In September 1992, John Schlafly, the son of conservative crusader Phyllis Schlafly, confirmed he was gay to the San Francisco Examiner. On the most recent episode of Hulu's Mrs. America, though, it’s still only 1974. Phyllis sits with her son on a piano bench, imploring him to be “careful” when it comes to his sexual partners. By way of encouraging him against “seduction," she tells him the story of how she quit smoking cold turkey on her wedding day. Then, they duet on a playful new jingle for her anti-ERA campaign. So what happened to John Schlafly to explain his public declaration — and where is he now?
According to contemporary news reports, the decision to share his sexual identity was not one John Schlafly undertook willingly. Prior to the interview he gave to the Examiner, he was outed by QW, a gay magazine published in New York City. His mother, at least partially, stood by her son, accusing the media of a “feeding frenzy.” Both told UPI at the time that they believed the disclosure was “politically motivated.”
John, then 41 and employed as a tax attorney, took pains to reconcile his sexuality with his mother’s right-wing agenda. “The family values movement is not anti-gay,” he said to The Los Angeles Times, which noted that his mother’s political organization, the Eagle Forum, was John's client and that John still lived at home. “I hold my mother in very high esteem. She’s doing good work.”
In several interviews, Phyllis declined to confirm when she learned her son was gay, declaring it’s “not a big subject” around the house. Asked by the Washington Post if she supported him, she offered clipped solidarity: "I love my son. But all my children are adults and lead their own lives.”
Ultimately, it seems Schlafly’s public outing did little to threaten the bond between Phyllis and her first born. John was a director and paid staffer at the Eagle Forum as recently as 2004. Since his mother’s death in 2016, he's assumed the writing of her monthly newsletter, The Phyllis Report, along with his brother Andy. And just last May, he posted a Mother’s Day tribute to the woman he remembers as “devoted her full time to rearing, nurturing, and educating the next generation of Americans.”

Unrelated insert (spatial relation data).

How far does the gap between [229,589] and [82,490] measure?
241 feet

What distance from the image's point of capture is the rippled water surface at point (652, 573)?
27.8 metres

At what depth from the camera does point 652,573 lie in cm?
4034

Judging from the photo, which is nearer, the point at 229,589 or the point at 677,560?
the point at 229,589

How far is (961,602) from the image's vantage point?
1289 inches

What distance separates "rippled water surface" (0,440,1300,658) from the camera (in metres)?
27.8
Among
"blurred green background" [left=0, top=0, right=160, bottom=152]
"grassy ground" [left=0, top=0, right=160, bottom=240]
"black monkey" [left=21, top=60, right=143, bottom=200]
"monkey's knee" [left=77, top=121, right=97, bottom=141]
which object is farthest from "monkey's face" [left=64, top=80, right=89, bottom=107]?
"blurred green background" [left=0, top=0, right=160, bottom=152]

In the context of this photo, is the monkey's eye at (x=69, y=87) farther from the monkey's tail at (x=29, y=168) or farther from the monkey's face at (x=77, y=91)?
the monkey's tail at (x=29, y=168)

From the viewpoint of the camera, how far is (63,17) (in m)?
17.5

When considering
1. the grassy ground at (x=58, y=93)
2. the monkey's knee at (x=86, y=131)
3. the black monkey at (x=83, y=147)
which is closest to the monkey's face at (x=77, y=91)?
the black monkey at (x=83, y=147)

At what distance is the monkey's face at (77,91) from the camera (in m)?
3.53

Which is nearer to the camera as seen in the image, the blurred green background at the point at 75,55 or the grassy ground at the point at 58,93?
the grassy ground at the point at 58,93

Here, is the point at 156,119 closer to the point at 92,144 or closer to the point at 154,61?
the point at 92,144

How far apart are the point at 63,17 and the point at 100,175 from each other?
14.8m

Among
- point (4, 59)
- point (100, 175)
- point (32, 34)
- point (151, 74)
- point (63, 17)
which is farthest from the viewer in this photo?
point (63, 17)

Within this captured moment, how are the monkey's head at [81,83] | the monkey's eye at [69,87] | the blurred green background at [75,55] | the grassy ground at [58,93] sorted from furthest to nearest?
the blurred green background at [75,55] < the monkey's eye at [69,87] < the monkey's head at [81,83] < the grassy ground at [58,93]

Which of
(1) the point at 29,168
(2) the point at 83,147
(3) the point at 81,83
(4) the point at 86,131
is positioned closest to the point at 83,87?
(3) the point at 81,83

Yet there has been family discord since Phyllis’ death at 92. Anne Schlafly Cori, who has been openly critical of Mrs. America, accused her elder brother of secretly encouraging their mother to “tweak” her will prior to her death, diminishing Cori's inheritance. She filed a lawsuit alleging that both John and Andy exerted “undue influence,” but the schism between the siblings dates even further back to Phyllis' support of Donald Trump’s 2016 candidacy. The board of the Eagle Forum, which Cori now chairs, opposed the endorsement.
John, as he did back in ‘92, remained loyal to his mother’s side.